Tshopo : Échanges entre le GRAPFF et la Division du Budget sur le financement des produits contraceptifs

Le Groupe de Réflexion et d’Action pour la Promotion des Droits de la Femme et de la Fille (GRAPFF) a été reçu mardi 9 décembre à la Division provinciale du Budget de la Tshopo.

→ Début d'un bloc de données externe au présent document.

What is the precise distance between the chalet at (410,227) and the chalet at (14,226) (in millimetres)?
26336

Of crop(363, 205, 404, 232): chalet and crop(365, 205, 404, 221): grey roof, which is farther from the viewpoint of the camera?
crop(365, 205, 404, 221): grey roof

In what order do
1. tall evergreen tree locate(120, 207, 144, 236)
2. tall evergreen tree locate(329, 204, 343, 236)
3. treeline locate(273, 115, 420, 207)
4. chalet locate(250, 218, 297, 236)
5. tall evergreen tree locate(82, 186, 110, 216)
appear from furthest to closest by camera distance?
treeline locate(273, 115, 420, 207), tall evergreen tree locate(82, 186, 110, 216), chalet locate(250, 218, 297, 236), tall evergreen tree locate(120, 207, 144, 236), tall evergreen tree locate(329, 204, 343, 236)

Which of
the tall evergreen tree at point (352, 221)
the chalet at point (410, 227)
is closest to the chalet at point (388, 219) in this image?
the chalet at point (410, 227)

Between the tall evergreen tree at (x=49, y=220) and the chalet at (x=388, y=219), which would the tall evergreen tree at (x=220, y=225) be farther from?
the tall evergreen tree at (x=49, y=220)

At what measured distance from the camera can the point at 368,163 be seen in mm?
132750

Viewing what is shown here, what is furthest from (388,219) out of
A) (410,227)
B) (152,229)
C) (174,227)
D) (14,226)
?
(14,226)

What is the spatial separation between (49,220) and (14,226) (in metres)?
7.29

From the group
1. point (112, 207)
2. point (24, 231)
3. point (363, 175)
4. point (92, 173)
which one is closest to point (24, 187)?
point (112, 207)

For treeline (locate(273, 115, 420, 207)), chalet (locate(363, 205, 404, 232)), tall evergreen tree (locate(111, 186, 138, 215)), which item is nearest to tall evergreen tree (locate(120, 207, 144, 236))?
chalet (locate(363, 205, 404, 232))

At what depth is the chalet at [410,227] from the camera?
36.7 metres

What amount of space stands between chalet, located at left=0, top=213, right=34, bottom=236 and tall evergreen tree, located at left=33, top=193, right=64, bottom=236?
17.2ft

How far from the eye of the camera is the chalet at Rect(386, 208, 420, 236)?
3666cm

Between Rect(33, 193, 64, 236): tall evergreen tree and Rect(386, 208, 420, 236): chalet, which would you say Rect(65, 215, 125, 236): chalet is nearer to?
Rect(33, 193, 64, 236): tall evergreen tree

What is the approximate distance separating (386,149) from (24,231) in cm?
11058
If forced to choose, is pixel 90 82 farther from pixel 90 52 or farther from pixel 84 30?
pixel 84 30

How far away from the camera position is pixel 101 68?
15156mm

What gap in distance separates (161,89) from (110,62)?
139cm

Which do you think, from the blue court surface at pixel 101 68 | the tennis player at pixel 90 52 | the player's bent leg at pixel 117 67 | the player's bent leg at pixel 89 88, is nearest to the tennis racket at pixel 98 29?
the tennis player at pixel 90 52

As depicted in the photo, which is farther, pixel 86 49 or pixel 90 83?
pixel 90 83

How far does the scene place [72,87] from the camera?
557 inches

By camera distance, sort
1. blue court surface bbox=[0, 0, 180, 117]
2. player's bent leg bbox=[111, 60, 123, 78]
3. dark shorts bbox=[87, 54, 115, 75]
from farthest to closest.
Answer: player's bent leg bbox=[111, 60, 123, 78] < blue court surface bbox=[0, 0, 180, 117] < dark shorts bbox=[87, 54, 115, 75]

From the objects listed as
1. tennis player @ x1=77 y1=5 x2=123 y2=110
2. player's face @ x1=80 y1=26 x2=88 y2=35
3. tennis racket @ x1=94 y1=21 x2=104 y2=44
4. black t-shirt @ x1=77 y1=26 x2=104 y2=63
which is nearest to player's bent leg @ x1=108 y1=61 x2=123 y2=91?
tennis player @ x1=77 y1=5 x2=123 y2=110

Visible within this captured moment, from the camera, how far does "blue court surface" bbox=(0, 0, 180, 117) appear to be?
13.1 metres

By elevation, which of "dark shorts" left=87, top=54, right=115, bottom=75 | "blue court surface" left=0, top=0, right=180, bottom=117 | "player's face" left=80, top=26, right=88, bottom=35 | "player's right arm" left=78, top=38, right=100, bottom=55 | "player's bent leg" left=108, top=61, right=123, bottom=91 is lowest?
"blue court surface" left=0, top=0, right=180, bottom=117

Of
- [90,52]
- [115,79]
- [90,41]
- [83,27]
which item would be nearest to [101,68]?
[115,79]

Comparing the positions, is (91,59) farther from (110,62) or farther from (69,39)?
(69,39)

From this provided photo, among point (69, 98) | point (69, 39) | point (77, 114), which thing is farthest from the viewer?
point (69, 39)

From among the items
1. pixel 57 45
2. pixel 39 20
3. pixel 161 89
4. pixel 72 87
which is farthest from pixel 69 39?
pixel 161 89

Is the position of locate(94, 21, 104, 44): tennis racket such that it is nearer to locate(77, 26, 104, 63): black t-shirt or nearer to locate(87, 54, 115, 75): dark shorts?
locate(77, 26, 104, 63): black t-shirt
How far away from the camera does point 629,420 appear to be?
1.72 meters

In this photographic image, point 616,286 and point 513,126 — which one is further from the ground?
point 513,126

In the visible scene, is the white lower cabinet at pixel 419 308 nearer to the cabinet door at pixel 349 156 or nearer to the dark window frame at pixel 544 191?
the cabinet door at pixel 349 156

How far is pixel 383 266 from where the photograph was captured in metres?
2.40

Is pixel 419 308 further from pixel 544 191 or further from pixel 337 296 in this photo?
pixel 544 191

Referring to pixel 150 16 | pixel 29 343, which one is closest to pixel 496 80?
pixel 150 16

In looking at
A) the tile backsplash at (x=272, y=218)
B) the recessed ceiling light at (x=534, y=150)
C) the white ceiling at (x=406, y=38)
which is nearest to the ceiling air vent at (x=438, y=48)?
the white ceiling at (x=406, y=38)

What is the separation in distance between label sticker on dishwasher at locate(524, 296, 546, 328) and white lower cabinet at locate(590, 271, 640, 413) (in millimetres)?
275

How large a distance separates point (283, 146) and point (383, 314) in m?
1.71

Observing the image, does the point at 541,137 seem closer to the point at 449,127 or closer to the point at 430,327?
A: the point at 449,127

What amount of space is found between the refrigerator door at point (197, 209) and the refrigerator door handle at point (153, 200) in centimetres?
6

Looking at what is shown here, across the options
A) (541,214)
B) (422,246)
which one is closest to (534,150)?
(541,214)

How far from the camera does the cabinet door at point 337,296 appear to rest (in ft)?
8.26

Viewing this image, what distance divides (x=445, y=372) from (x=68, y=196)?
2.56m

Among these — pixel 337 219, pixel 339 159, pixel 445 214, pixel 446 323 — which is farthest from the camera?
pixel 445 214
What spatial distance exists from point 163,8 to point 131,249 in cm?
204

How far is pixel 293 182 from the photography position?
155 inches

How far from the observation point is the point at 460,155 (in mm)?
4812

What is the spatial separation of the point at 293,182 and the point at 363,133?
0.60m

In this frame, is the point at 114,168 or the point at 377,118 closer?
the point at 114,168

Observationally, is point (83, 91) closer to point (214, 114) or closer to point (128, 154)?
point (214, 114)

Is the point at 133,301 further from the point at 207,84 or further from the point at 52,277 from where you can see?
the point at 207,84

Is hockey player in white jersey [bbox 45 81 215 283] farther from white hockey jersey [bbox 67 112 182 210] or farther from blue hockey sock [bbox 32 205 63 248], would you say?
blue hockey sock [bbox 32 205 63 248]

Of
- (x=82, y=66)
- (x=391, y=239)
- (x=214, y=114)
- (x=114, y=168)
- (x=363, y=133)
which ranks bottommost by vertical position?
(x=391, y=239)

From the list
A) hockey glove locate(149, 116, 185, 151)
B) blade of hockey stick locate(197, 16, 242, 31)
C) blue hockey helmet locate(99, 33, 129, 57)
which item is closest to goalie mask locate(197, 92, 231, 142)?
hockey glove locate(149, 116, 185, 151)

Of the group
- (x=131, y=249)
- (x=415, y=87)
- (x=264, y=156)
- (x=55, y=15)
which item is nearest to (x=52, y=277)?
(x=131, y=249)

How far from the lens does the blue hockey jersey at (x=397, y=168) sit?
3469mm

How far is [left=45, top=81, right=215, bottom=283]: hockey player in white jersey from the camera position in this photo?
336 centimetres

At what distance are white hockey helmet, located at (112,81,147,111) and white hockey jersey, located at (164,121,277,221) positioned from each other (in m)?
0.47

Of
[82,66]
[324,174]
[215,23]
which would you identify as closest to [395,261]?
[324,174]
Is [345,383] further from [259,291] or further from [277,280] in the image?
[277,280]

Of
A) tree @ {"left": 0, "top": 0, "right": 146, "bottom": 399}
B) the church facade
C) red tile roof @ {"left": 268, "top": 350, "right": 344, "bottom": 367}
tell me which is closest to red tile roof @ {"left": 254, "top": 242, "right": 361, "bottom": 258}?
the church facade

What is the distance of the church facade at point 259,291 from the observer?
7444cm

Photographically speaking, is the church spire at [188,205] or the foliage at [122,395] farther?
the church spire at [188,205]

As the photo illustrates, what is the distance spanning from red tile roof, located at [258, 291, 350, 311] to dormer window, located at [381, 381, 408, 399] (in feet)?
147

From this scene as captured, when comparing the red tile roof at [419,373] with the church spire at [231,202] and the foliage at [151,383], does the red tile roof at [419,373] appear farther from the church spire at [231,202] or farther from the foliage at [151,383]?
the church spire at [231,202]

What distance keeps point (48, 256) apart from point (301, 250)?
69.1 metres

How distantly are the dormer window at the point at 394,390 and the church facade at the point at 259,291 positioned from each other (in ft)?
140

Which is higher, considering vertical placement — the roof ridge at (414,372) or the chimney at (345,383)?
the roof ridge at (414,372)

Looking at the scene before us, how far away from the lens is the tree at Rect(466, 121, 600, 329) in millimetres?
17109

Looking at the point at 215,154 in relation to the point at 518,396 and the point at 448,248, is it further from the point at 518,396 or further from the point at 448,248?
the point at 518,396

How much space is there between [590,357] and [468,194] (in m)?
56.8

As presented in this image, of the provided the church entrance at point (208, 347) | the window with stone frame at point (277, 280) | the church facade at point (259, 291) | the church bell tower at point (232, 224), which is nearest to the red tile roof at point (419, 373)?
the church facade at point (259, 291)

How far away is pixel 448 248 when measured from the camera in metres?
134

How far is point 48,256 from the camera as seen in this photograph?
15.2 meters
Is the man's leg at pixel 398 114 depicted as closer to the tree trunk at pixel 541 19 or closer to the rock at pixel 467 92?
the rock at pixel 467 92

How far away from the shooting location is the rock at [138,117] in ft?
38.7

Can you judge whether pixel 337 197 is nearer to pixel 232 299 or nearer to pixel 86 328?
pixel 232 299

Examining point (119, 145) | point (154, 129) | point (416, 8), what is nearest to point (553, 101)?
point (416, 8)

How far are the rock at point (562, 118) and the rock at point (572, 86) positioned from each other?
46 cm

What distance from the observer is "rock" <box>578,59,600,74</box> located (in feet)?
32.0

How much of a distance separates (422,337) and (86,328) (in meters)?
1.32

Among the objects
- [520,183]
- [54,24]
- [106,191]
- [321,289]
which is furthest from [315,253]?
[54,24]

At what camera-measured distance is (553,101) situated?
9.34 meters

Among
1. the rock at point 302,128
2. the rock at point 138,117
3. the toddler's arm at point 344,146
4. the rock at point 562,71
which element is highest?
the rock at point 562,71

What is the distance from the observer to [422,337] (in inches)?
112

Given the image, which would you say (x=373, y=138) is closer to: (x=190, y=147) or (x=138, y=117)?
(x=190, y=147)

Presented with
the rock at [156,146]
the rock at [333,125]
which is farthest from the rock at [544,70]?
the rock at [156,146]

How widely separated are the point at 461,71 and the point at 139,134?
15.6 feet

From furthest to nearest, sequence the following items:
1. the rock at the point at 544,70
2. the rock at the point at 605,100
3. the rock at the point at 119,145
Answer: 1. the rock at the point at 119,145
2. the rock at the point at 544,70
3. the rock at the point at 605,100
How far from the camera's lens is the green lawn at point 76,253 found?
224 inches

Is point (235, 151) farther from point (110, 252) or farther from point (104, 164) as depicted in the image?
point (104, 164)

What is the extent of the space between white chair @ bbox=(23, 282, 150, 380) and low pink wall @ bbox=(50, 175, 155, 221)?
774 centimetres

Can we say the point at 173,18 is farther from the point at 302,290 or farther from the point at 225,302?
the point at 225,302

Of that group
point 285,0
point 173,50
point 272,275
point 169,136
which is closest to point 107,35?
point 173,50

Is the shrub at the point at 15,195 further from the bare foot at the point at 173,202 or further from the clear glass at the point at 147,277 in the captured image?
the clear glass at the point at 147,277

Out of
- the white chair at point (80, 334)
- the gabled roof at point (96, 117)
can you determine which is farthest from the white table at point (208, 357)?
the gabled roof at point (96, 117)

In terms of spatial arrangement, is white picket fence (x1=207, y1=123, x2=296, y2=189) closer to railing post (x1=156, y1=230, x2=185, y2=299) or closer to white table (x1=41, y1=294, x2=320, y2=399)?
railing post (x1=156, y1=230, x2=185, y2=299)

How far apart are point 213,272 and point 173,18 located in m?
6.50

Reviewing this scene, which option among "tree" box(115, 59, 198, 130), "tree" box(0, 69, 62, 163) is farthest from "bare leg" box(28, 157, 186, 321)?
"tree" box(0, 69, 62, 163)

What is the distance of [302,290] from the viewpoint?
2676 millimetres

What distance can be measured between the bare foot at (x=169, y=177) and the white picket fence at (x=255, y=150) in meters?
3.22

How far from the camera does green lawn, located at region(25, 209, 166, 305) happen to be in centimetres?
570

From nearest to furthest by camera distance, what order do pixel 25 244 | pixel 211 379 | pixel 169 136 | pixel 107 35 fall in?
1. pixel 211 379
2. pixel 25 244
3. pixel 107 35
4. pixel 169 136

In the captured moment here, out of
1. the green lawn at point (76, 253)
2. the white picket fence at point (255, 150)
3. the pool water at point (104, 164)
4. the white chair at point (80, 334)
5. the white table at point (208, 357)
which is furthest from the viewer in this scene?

Au centre des échanges, l’état d’avancement de la ligne budgétaire dédiée à l’achat des contraceptifs et intrants de planification familiale, en attente d’exécution depuis plusieurs années.
Dans son bureau, la cheffe de bureau à la Division du Budget et secrétaire du Comité Thématique Multi-Sectoriel Permanent (CTMP), Charlotte Barmani Liponge, a accueilli la délégation du GRAPFF conduite par sa coordonnatrice, Albertine Likoke Likula.
Selon Charlotte Barmani, le dossier suit un circuit administratif complexe.


« Il y a une note technique à actualiser, un passage obligatoire au cabinet du ministre provincial de la Santé, puis une validation en Conseil des ministres avant la transmission à la Cellule de passation des marchés publics », a-t-elle expliqué.
Elle a également souligné que les changements fréquents d’autorités politiques ont ralenti plusieurs démarches déjà engagées.
De son côté, la coordonnatrice du GRAPFF a insisté sur les conséquences directes de ce retard de financement. Dans plusieurs zones de santé de la Tshopo, l’accès aux méthodes contraceptives demeure limité, exposant de nombreuses femmes et adolescentes à des grossesses rapprochées, non désirées ou à haut risque.


« Les communautés nous signalent régulièrement des besoins urgents. Les femmes et les adolescentes continuent à souffrir du manque d’intrants essentiels », a déclaré Albertine Likoke.
Pour elle, l’exécution effective de cette ligne budgétaire pourrait contribuer à réduire des décès évitables et à améliorer les indicateurs de santé maternelle dans la province.
Plusieurs organisations actives dans le domaine de la santé sexuelle et reproductive, notamment le GRAPFF, l’EIB et AFADO, ont réaffirmé leur volonté de renforcer les actions de plaidoyer afin d’accompagner le processus jusqu’à son aboutissement.
Les échanges ont également porté sur la relance d’une commission interne de suivi au sein du CTMP. D’après Charlotte Barmani, ce mécanisme permettrait d’assurer la continuité du travail, malgré les contraintes de disponibilité des membres issus de différents secteurs.
« Il s’agit d’une structure multisectorielle, où chacun assume des responsabilités dans son secteur. Une commission dédiée permettrait d’avancer de manière plus soutenue », a-t-elle précisé.
La délégation a enfin évoqué la nécessité de poursuivre les démarches auprès d’autres acteurs clés, notamment le gestionnaire des crédits et la Cellule de passation des marchés publics. Une fois la procédure finalisée à ce niveau, il reviendra au gouvernement provincial d’autoriser le décaissement des fonds.
En relançant le dialogue autour d’un dossier en suspens depuis près de huit ans, le GRAPFF espère accélérer le déblocage d’un financement crucial pour la santé reproductive dans la Tshopo. Toutefois, au-delà des intentions affichées, l’effectivité du décaissement dépendra de la capacité des différentes parties à assurer un suivi rigoureux dans les prochaines semaines, un test décisif pour la mise en œuvre provinciale de la planification familiale.